YOUR INSTRUCTIONS
The full listing is to be returned exactly as given, but without pictures.

DATASET EXCERPT

###

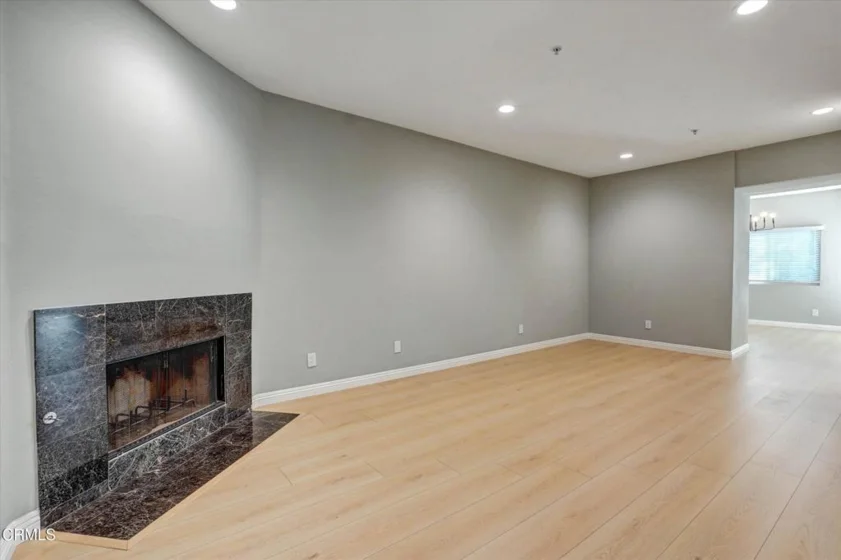 719 E Tujunga Avenue #C photo 41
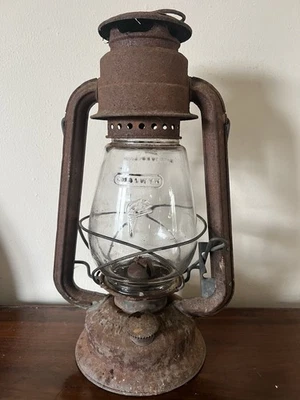 Chalwyn Vintage Far East Hurricane Paraffin Lamp - Image 1 of 4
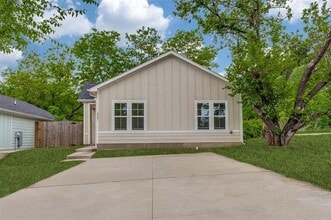 Building Photo - 2901 S Scullin Ave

###

WRITTEN SOLUTION
 719 E Tujunga Avenue #C photo 41
 Chalwyn Vintage Far East Hurricane Paraffin Lamp - Image 1 of 4
 Building Photo - 2901 S Scullin Ave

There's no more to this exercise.